> **Source text**
——————
[Tutor] Please look at my wordFrequency.py

[Kent Johnson]

Kent Johnson wrote:
> Dick Moores wrote:
> 
>> Kent Johnson wrote at 03:24 10/11/2005:
>>
>>> Dick Moores wrote:
>>>
>>>> (Execution took about 30 sec. with my computer.)
>>>
>>>
>>> That's way too long
>>
>>
>>
>> How long would you expect? I've already made some changes but haven't 
>> seen the time change much.
> 
> 
> A couple of seconds at most, unless you are running it on some dog 
> computer. It's just not that much text and you should be able to process 
> it in a couple of passes at most.

OK I couldn't resist. I took your program and ran it on my computer - took about 38 seconds and got the same results as you. Then I made the changes I outlined, and a few other similar ones, and got it down to 34 secs. Finally I made the change suggested by John Fouhy - to accumulate the counts in a dict - and the time went down to 0.23 seconds.

>> Also, I'm puzzled that whether or not psyco is employed makes no 
>> difference in the time. Can you explain why?
> 
> 
> My guess is it's because you have so many O(n^2) elements in the code. 
> You have to get your algorithm to be O(n).
——————
Stored data entries
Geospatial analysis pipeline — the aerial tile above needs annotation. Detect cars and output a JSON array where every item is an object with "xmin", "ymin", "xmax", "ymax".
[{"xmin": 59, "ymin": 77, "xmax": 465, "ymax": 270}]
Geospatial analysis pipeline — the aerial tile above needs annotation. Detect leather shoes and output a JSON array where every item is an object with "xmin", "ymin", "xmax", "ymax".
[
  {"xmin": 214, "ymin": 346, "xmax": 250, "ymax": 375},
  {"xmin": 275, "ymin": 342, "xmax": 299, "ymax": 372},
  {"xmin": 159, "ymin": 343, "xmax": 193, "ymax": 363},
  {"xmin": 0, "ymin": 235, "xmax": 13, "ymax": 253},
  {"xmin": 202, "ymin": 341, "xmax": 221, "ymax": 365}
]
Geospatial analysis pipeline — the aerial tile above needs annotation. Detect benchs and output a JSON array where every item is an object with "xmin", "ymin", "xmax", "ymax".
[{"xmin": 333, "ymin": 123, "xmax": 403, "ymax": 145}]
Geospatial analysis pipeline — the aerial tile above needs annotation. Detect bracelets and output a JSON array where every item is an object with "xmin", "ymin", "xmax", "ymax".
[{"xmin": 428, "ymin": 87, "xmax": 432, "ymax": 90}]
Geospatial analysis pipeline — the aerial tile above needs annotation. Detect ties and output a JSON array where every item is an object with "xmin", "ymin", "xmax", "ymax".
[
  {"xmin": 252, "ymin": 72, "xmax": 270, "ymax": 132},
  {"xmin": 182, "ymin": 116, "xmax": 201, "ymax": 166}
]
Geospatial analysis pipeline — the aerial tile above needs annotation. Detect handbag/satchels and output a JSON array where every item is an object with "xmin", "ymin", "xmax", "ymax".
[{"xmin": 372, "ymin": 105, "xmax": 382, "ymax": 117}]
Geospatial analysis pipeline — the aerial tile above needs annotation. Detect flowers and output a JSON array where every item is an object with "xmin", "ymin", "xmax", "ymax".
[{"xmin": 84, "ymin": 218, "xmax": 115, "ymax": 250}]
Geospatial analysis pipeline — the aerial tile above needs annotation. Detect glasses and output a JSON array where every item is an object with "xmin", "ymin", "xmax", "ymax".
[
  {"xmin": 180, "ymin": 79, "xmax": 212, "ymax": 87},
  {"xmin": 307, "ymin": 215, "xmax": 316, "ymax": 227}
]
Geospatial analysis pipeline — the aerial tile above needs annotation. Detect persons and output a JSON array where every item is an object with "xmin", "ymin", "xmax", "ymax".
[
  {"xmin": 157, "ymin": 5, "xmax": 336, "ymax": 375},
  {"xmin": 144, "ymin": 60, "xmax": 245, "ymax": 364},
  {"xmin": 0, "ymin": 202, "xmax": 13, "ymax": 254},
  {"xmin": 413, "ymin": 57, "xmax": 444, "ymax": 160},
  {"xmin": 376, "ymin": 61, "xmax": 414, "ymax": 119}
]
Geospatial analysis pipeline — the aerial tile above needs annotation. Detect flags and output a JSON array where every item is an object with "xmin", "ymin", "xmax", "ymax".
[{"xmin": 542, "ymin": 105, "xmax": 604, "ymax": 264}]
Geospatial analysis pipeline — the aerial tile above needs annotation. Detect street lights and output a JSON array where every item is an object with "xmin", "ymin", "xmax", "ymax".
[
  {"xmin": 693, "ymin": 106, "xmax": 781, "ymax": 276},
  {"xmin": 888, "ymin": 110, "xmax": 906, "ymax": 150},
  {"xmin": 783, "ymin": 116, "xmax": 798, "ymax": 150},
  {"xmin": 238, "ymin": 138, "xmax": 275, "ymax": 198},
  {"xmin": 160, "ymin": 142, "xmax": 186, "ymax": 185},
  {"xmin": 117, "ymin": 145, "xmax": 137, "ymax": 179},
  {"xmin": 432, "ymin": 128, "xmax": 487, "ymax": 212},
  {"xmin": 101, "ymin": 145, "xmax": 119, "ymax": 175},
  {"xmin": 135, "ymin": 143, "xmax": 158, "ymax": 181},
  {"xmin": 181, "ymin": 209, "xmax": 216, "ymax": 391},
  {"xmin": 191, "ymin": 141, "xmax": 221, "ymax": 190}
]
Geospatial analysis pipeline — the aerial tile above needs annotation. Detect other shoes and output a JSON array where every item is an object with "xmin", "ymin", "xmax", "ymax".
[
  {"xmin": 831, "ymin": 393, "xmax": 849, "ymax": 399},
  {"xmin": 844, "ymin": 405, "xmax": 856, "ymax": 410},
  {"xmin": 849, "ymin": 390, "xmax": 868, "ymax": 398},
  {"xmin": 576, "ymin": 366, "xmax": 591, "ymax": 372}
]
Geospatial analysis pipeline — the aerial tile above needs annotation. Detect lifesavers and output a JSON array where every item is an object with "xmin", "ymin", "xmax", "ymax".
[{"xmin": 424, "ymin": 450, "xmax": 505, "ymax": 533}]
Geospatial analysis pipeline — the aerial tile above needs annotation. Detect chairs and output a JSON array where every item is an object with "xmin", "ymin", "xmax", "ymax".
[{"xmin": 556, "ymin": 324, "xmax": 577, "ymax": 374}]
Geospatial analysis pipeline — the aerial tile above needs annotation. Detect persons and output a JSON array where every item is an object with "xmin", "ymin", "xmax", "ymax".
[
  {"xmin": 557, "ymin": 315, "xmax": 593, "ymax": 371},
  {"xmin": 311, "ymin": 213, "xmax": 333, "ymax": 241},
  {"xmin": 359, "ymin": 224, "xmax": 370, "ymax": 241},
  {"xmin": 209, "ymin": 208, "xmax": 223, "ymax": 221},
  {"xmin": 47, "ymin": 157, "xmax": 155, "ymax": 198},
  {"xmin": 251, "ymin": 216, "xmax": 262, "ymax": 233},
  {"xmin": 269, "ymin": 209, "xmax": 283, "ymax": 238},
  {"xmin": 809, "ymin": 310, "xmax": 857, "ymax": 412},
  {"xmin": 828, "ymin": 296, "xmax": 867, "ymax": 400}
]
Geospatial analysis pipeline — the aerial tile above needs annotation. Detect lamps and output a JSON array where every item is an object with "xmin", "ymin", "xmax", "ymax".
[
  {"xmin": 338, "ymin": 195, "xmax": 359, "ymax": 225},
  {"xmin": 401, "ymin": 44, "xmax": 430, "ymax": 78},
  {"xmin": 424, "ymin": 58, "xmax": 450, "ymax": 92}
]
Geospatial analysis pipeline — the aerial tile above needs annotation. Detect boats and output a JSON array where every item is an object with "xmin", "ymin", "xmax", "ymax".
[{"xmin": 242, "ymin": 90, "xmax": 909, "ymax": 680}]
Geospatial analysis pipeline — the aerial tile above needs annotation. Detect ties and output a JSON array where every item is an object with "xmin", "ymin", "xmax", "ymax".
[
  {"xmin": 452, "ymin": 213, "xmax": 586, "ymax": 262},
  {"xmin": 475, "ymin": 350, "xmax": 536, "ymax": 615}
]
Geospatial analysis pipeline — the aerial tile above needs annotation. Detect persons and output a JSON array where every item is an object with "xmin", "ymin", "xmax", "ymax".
——————
> **Objectives**
[1] Print the part of the forum thread about the word-frequency script between "OK I couldn't" and "to be O(n).", inclusive.
[2] Carry on the forum thread about the word-frequency script from the point where it stops.
This data has no connection to the forum thread about the word-frequency script.

> **Responses by task**
[1]
OK I couldn't resist. I took your program and ran it on my computer - took about 38 seconds and got the same results as you. Then I made the changes I outlined, and a few other similar ones, and got it down to 34 secs. Finally I made the change suggested by John Fouhy - to accumulate the counts in a dict - and the time went down to 0.23 seconds.

>> Also, I'm puzzled that whether or not psyco is employed makes no 
>> difference in the time. Can you explain why?
> 
> 
> My guess is it's because you have so many O(n^2) elements in the code. 
> You have to get your algorithm to be O(n).

[2]
In particular this code:
for word in L:
    k = L.count(word)
    if (k,word) not in F:
        F.append((k,word))

L.count() has to scan through the entire list (L) looking for a match with each word. So for each word, you are making 26140 string compares. The total number of compares is 26140*26140 or 683,299,600. That's a lot!
Then, for each word, you scan F for a match. Now you are doing tuple compares. The number of compares will increase as the length of F, but overall it will be about 26140*3700/2 or 48,359,000 compares.

Compare this to the dictionary version which just iterates L once, doing a dictionary lookup and write for each word.

The reason psyco doesn't make much difference is because all the time is spent in list.count() which is already C code.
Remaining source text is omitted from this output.